• Consigne
Résumez en deux phrases la critique ci-dessous consacrée à l'essai Raviver les braises du vivant.

• Texte à lire
-------
Essais

Baptiste Morizot

Raviver les braises du vivant

FZ

✒ Florence Zinck

(Librairie Sauramps Comédie, Montpellier)

Que sommes-nous ? Être humain ou être vivant ? Ce dualisme n’est qu’une impasse, répète inlassablement Baptiste Morizot. Après Manières d’être vivant (Actes Sud), cet enseignant-chercheur en philosophie prolonge sa réflexion avec ce nouvel essai, Raviver les braises du vivant, aux éditions Actes Sud.

 

 

Maître de conférences à l’université d’Aix-Marseille, Baptiste Morizot propose une nouvelle anthropologie philosophique dont l’enjeu essentiel est de donner forme à la culture du vivant. À partir d’une étude de terrain réalisée en 2019 dans une forêt vosgienne redevenue foyer de libre évolution, sur l’initiative de l’association Vercors Vie Sauvage, sans exploitation humaine « extractive », il généralise et approfondit son propos pour dépasser des dualismes stériles qui rétrécissent les dimensions du vivant. Il s’agit de déconstruire ces préjugés mythiques qui étouffent le feu du vivant. En effet, Baptiste Morizot rejette l’opposition humain/nature et déconstruit « l’écopaternalisme » qui relègue la nature à un statut inférieur. Il bat en brèche l’idée que seul l’humain met en valeur la terre en l’exploitant, pour rendre toute sa valeur au vivant. Il a à cœur de définir au plus juste la dynamique du « réensauvagement » qui consiste à favoriser des écosystèmes autosuffisants en réduisant l’action humaine. Sans être antimoderne pour autant, il démontre que cette pratique est l’alliée d’une agriculture paysanne soutenable face à une agriculture productiviste. Enfin, l’auteur déplore que le vivant ne soit pas encore pensé comme notre identité la plus profonde. Ainsi, il est l'heure des « égards ajustés » avec le reste du vivant afin de raviver ses braises. Avec humilité, il nous engage à favoriser et revivifier les liens avec le monde du vivant. Ce qui n’est pas sans me rappeler un récit des Métamorphoses du poète antique Ovide, où Philémon et Baucis, s’aimant et vivant humblement, furent récompensés de leur « divine » hospitalité en devenant, à leur mort, un chêne et un tilleul enlacés au tronc commun.
-------
• Données fournies
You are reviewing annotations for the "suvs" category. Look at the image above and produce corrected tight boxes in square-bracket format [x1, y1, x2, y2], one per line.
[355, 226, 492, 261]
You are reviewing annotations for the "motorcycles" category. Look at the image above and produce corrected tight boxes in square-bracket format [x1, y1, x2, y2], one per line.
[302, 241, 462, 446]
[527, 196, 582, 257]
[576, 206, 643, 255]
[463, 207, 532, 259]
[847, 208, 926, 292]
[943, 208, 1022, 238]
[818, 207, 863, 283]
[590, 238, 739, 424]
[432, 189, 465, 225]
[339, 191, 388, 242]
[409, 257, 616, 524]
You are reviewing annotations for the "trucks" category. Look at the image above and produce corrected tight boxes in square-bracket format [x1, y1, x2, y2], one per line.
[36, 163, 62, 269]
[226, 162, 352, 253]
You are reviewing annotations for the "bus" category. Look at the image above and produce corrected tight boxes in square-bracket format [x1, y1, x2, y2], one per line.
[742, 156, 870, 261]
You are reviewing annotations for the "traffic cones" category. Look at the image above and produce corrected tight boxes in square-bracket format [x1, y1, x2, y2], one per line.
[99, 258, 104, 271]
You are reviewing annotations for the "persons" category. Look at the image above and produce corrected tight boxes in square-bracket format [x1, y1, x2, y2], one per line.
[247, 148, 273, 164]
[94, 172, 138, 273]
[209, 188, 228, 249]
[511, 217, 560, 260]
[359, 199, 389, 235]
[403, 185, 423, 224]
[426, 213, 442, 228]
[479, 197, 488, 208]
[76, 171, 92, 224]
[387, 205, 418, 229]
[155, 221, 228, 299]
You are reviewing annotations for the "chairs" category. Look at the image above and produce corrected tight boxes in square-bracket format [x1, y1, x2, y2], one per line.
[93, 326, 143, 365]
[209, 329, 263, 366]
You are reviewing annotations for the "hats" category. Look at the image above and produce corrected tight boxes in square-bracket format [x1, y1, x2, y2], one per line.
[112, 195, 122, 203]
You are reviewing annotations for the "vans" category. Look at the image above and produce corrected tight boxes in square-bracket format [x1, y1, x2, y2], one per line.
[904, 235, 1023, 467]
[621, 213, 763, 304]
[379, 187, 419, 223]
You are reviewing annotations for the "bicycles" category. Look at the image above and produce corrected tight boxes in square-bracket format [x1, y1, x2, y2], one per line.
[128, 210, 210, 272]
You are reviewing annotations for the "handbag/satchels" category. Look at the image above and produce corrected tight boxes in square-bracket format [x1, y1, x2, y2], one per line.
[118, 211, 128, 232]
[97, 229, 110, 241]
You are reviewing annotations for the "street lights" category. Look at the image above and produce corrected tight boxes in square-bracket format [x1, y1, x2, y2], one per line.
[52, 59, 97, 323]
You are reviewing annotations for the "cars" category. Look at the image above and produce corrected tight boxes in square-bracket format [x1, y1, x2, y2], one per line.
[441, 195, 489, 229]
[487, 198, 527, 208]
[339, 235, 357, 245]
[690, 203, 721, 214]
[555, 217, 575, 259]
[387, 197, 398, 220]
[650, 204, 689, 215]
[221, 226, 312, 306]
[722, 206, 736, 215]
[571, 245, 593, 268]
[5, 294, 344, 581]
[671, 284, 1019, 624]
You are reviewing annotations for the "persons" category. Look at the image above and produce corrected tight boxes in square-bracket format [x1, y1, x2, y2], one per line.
-------
• Réponse
Dans Raviver les braises du vivant, paru chez Actes Sud après Manières d'être vivant, le philosophe Baptiste Morizot part d'une étude de terrain menée en 2019 dans une forêt vosgienne rendue à la libre évolution pour dépasser l'opposition humain/nature et déconstruire « l'écopaternalisme ». Il y définit le « réensauvagement », qu'il présente comme l'allié d'une agriculture paysanne soutenable, et appelle à des « égards ajustés » envers le reste du vivant afin d'en raviver les braises.